▶ _Excerpt_
========================

Keyword / Keyword Phrase
A keyword is the subject matter a web page is targeting. A travel agent may sell flights, flights would be a keyword, however, single words are extremely diluted with competing sites so web marketers tend to target niche keyword phrases such as cheap flights, or better still, cheap flights to Orlando.
Keyword Density
The number of times a keyword appears on a web page as a percentage of the total number of words used.
Keyword Stuffing
Techniques used to stuff keywords into a HTML document which carry verry little or no weight at all. Places that can be stuffed with keywords include keyword tags, title tag, comment tag.
Keyword Tag
An HTML tag which is used to describe or summarize the page with a series of keywords. The correct syntax is: <meta name="keywords" content="keyword 1, keyword 2, keyword 3">
Link Building
Link building is as it sounds, building up inbound links to a website to increase link polularity.
Link farm
A site that features links in no particular order which are totally unrelated to each other. Links on pages like these offer no link popularity benefit whatsoever.
Link Popularity
The number of inbound links to a website, you can check your link popularity with our link popularity tool.
Meta Refresh
A method used to automatically redirect a user to another page. Example:
<head>
<meta http-equiv="refresh" content="0;URL=http://www.domain.com/dir/page.html">
</head>
Meta Search
Meta Tags
HTML statements used for instructions to search engines. Examples include:
<meta name="description" content="Description">
<meta name="abstract" content="Abstraction">
<meta name="keywords" content="Keywords">
<meta http-equiv="Content-Language" content="EN-US">
<meta name="author" content="www.imagewebsolutions.com/">
<meta name="distribution" content="Global">
<meta http-equiv="Pragma" content="no-cache">
<meta http-equiv="Cache-Control" content="no-cache">
<meta name="robots" content="FOLLOW,INDEX">
<meta http-equiv="refresh" content="60">
<meta name="revisit-after" content="1 Days">
<meta name="expires" content="mon, 01 jan 2010 01:30:00 GMT">
<meta name= “rating” content= “general”>
Mirror Sites
A mirror site is a site that exacltly duplicates another site. For example, the same content on domain.co.uk as domain.com including pages in directories and sub-directories.
Misspellings
Sometimes people deliberately spell somthing wrong in order to rank high and wait for people to accidentally misspell that same keyword. For example Dubia should be spelled Dubai - the correct spelling has 17.5 million competing sites wheras the incorrect spelling has just 158,000. Misspellings are generally added in the keyword tag so it won't show in the snippet.

========================

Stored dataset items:

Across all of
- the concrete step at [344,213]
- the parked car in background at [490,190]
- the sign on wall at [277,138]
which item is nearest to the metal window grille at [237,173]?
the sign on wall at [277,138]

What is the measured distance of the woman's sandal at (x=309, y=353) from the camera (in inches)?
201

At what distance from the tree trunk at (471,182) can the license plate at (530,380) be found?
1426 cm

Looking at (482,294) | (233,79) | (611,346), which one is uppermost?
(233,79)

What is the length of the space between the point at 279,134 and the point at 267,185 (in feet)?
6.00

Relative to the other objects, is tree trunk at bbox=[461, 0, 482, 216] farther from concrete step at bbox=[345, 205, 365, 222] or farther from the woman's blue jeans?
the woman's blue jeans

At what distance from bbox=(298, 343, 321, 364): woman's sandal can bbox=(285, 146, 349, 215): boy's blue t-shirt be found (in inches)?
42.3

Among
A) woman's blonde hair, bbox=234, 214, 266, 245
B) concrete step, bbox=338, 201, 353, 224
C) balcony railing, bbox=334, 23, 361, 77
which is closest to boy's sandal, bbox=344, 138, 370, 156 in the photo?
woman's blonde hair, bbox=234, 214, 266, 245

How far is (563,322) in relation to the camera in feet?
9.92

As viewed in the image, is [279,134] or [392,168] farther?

========================

▶ _Work to complete_
A. Answer these questions about the SEO glossary:
(i) How is keyword density defined?
(ii) What link popularity benefit do links on a link farm offer?
(iii) How many competing sites does the correct spelling of Dubai have?
B. Carry on the SEO glossary from where it stops, adding further entries in the same format.

▶ _Results of the tasks_
A.
(i) It is the number of times a keyword appears on a web page, as a percentage of the total number of words used.
(ii) They offer no link popularity benefit whatsoever.
(iii) It has 17.5 million competing sites.

B.
Mod_Rewrite
Mod_Rewrite is an apache module which will allow URL's to be rewritten. Often this is used to converts dynamic URL's with multiple query strings into static URL's. An example of this would be to convert the dynamic URL yourdomain.com/search.php?day=31&month=may&year=2005 to yourdomain.com/search-31-may-2005.htm
This is done by adding the following in a .htaccess file:
Options +FollowSymLinks
RewriteEngine on
RewriteRule search-(.*)-(.*)-(.*)\.htm$ /search.php?day=$1&month=$2&year=$3
MSSQL
Microsoft's relational database used on windows servers.
MySQL
Open source relational database Structured Query Language.
Natural Listing
When a query is searched for and the result page has loaded, the first few results are sponsored links or PPC (pay per click). These results are paid advertising and below these ads are the organic listings. Organic listings are what SEO's are able to achieve by carrying out various on-page and off-page optimization techniques. Niche
To specialize in an individual segment of a specific market or to capitalize in an untapped market.
NOFOLLOW
An attribute used in a link to instruct search engines not to follow the link. Correct syntax: <a href="http://www.domain.com/dir/page.php" rel=”nofollow”>Text Link</a>
ODP
Open Directory Project. (note: for detail Domz)
Off-Page Factors
Factors that alter search engine positions that occur externally from other website's. The most important off-page factor are backlinks and more importantly, the correct use of keyworded anchor text within the clickable text of the link pointing to a website.
On-Page Factors
Factors that alter search engine positions that occur internally within a page of a website. Such factors could include use of text, headings and sub-headings etc.
Organic Listing
When a query is searched for and the result page has loaded, the first few results are sponsored links or PPC (pay per click). These results are paid advertising and below these ads are the organic listings. Organic listings are what SEO's are able to achieve by carrying out various on-page and off-page optimization techniques.
Orphan
When a web page has no navigable links pointing to it, it is often referred to as an orphan page. Orphan pages are mainly the result of gateway pages, where hundreds of pages are engineered to appear high in the SERPS and often redirect to a homepage.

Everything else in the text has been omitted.